Ma la vera questione è un’altra: in questa ormai ventennale, tumultuosa stagione di riforme mancate, di vicoli ciechi, di avventure senza futuro, il dettato costituzionale è stato svuotato o, in alternativa, stravolto da molte trasformazioni di significato, creando l’illusione di una quasi realtà parallela. Perché praticare l’insano strabismo che tiene insieme l’impianto costituzionale sopra descritto e la convergenza politica verso un modello di premiership «europea», all’inglese o alla tedesca, per intenderci, nelle cui forme di governo, tuttavia, il ruolo del capo del governo è descritto ed inteso diversamente che da noi? A quale scopo introdurre un sistema come quello delle primarie o, comunque, l’indicazione generica sui simboli del capo del governo (detto al netto dell’attuale legge elettorale), se il Presidente del Consiglio non è gerarchicamente superiore al resto dell’Esecutivo, quale elemento di coesione e di tenuta della stessa coalizione di governo? Perché introdurre rimedi e variabili almeno parzialmente spurii dall’essenza della nostra forma di governo senza una riflessione organica e coerente circa le sue debolezze e le possibili, auspicabili ipotesi di manutenzione? Perché ostinarsi a guardare il dito e mai seriamente, con senso di realtà e sapienza, la luna?

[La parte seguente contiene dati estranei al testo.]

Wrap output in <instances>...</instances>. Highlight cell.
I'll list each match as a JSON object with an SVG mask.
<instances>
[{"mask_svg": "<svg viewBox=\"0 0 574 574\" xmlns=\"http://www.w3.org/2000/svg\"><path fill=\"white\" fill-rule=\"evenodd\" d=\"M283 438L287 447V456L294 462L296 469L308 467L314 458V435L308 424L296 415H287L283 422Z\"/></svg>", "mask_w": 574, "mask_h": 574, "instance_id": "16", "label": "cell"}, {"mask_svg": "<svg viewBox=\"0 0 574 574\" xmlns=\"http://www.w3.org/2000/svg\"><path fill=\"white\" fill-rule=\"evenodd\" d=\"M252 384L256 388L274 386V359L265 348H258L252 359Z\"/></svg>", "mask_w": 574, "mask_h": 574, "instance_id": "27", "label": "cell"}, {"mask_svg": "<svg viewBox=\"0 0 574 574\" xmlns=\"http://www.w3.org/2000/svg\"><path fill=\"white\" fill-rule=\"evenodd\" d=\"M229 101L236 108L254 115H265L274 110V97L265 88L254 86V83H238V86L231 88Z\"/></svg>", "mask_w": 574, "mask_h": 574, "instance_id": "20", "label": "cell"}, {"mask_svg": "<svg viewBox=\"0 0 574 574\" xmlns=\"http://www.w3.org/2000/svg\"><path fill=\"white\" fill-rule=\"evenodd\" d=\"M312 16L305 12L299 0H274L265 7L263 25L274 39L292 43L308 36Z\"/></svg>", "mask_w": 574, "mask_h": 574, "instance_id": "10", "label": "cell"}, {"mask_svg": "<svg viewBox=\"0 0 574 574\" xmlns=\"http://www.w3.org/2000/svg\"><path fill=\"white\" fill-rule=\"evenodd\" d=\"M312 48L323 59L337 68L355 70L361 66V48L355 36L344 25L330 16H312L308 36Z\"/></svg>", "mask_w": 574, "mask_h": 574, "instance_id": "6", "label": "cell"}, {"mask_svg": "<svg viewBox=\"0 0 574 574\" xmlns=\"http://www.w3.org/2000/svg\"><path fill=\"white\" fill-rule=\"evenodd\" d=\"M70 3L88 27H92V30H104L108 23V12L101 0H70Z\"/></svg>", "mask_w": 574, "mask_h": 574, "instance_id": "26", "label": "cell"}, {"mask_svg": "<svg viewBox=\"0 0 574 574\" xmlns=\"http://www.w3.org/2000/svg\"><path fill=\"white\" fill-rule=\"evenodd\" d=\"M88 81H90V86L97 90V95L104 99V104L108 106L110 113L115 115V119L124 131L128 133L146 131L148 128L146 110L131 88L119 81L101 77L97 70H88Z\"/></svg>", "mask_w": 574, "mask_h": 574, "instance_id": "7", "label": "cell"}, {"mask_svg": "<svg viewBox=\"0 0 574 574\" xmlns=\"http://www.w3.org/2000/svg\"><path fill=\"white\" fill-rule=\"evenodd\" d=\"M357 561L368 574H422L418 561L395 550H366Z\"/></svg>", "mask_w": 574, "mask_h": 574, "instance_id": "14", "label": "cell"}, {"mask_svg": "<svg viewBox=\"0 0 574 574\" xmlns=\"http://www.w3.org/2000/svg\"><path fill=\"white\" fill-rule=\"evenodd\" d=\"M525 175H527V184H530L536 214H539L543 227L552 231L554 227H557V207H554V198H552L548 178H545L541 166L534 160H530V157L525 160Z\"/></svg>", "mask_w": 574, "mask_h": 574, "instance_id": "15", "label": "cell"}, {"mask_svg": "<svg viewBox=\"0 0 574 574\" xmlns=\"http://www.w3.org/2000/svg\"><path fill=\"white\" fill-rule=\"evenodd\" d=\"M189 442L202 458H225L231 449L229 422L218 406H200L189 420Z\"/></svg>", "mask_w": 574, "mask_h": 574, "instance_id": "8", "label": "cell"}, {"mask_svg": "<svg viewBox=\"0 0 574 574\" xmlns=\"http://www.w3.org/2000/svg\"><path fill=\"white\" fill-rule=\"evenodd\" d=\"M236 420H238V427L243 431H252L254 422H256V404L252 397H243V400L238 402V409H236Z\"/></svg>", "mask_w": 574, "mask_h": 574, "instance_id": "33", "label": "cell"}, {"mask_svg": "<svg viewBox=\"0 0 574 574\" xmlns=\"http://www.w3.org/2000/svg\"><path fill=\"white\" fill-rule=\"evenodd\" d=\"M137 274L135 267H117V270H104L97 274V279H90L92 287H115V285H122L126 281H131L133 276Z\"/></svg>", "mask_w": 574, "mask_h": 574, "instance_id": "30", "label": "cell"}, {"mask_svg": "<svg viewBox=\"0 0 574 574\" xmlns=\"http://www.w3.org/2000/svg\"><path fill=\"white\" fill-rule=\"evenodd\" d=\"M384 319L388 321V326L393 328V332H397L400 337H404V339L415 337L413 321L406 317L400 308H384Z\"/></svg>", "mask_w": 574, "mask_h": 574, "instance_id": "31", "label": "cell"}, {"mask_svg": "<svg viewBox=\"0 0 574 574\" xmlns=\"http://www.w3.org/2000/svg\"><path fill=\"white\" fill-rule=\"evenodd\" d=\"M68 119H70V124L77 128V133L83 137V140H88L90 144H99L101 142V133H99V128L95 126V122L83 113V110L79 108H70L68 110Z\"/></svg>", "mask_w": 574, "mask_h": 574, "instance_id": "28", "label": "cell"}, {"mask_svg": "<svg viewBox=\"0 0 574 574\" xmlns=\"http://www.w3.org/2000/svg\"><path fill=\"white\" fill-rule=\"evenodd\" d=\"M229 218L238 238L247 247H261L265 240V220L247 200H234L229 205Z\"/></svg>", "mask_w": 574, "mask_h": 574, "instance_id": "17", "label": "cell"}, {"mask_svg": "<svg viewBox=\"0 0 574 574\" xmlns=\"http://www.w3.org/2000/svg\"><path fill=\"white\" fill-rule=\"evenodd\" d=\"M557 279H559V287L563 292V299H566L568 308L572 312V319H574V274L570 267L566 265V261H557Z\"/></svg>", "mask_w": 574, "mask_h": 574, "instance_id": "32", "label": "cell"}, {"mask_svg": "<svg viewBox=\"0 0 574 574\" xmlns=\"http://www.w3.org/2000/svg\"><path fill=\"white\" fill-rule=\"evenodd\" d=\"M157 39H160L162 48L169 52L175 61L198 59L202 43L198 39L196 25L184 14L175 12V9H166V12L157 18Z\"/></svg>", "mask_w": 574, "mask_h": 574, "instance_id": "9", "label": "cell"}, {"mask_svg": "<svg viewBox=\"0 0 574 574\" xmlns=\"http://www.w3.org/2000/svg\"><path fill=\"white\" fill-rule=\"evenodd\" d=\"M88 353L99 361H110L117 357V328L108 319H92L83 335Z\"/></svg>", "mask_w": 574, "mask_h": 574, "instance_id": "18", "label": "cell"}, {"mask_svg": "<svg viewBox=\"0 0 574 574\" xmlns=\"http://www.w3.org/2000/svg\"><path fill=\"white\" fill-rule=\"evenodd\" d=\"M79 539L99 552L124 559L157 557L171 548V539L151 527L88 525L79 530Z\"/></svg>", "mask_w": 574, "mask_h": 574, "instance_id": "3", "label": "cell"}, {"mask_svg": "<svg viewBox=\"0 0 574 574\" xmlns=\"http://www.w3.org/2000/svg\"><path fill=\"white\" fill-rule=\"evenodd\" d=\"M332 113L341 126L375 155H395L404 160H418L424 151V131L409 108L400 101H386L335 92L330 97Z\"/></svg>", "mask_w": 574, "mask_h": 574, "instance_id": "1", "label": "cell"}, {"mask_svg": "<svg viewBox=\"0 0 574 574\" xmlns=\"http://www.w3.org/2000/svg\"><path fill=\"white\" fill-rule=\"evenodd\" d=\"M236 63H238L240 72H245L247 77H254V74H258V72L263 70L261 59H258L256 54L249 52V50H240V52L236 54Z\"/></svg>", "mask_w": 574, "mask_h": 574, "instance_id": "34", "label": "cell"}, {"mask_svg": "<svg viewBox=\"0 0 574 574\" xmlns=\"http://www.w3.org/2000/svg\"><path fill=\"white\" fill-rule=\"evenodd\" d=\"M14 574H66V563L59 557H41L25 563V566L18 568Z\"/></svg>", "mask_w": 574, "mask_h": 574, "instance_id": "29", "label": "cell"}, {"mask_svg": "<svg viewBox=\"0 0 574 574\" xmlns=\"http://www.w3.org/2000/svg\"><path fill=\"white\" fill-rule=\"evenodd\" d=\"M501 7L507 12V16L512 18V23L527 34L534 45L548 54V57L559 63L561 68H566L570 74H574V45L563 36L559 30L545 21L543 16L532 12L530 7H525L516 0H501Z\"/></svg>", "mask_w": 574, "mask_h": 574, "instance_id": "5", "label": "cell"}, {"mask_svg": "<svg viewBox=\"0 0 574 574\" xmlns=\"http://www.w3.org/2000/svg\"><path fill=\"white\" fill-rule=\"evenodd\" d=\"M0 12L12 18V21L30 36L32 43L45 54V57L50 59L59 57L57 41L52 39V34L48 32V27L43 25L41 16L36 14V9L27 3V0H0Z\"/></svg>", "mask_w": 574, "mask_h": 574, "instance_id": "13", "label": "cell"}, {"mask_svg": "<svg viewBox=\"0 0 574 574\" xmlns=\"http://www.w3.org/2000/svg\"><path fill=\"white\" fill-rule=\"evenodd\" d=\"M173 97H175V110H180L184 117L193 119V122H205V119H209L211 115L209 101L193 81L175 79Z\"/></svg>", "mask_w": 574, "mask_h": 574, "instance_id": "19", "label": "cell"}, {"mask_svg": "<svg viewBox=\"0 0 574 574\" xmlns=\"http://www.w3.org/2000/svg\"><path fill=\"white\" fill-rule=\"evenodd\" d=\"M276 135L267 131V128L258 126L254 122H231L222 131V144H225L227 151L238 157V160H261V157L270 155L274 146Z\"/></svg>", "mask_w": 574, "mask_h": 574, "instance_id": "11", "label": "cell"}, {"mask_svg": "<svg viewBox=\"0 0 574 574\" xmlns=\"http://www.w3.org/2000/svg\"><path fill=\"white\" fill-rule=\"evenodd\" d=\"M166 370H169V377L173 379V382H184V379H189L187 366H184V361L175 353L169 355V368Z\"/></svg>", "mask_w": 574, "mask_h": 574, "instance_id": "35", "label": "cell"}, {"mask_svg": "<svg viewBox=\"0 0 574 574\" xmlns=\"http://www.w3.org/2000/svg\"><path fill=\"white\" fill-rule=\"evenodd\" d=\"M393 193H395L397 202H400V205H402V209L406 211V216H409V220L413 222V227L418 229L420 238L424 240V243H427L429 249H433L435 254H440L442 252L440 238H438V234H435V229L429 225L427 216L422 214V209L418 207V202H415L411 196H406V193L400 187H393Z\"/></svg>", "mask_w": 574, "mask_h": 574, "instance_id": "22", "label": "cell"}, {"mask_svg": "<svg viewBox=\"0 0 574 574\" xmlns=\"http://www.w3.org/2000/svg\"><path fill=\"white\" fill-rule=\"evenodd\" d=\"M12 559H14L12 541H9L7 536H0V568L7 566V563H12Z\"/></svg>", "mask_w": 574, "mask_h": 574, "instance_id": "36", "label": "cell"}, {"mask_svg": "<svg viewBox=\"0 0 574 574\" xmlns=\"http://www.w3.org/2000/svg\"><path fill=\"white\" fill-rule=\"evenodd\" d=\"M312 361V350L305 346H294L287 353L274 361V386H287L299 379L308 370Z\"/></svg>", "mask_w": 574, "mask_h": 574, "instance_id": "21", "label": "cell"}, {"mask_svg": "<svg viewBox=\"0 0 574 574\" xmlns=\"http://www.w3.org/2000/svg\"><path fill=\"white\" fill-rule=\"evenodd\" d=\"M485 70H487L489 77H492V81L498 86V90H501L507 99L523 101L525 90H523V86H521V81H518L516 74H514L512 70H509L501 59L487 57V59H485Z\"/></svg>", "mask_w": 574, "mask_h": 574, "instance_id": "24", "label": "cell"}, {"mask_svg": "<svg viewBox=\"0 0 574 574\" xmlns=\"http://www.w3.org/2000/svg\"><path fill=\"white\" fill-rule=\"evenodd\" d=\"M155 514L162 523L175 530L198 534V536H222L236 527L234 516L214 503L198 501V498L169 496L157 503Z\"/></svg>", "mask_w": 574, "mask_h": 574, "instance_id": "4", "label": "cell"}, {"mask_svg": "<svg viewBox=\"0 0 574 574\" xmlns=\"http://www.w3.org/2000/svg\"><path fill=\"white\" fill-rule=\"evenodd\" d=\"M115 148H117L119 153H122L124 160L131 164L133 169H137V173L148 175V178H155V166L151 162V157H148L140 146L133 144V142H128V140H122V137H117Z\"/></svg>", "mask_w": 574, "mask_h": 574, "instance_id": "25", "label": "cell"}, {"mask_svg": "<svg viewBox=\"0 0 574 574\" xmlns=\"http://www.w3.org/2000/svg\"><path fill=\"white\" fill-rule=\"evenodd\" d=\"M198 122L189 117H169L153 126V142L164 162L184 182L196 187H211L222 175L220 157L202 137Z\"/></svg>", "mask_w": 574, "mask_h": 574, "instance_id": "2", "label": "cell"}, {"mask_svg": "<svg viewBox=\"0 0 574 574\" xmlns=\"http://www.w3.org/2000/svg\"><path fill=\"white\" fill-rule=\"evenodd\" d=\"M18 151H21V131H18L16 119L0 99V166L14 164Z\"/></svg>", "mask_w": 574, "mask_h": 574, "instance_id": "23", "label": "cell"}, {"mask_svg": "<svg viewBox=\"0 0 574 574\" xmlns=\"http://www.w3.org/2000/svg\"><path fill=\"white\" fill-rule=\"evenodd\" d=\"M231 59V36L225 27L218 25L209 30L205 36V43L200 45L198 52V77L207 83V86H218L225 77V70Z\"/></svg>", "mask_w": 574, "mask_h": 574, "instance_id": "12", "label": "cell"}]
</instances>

Per quel che può servire, in qualità di semplice cittadino (disoccupato!) e appassionato di politica e diritto costituzionale, sono assolutamente d’accordo!
Tuttavia, anche nel pieno accoglimento del sua idea, inutile nasconderci dietro un dito: anche volendo evitare di “ostinarsi a guardare il dito” e volendo quindi guardare “con senso di realtà e sapienza, la luna”, le idee riguardo le “auspicabili ipotesi di manutenzione” sono tutt’altro che chiare!
Il problema è che se a formulare le “auspicabili ipotesi di manutenzione” sono professoroni di diritto costituzionale il risultato è una bella riforma che, però, alla prova dei fatti, nella migliore delle ipotesi rimane lettera morta, mentre nella peggiore genera effetti collaterali non previsti che risultano essere la classica “cura peggiore del male” (come l’idea che l’introduzione del sistema elettorale maggioritario del 1993 avrebbe diminuito fortemente il numero dei partiti, quando invece il risultato è stato l’esatto opposto!)
Se invece a formulare le “auspicabili ipotesi di manutenzione” sono politici di grande esperienza e con buona preparazione giuridica allora il risultato sarà una riforma inevitabilmente condizionata dagli interessi di parte (coalizione e/o singolo partito) e ben difficilmente sarebbe una buona riforma…
Insomma, sembra che siamo di fronte al classico problema della quadratura del cerchio!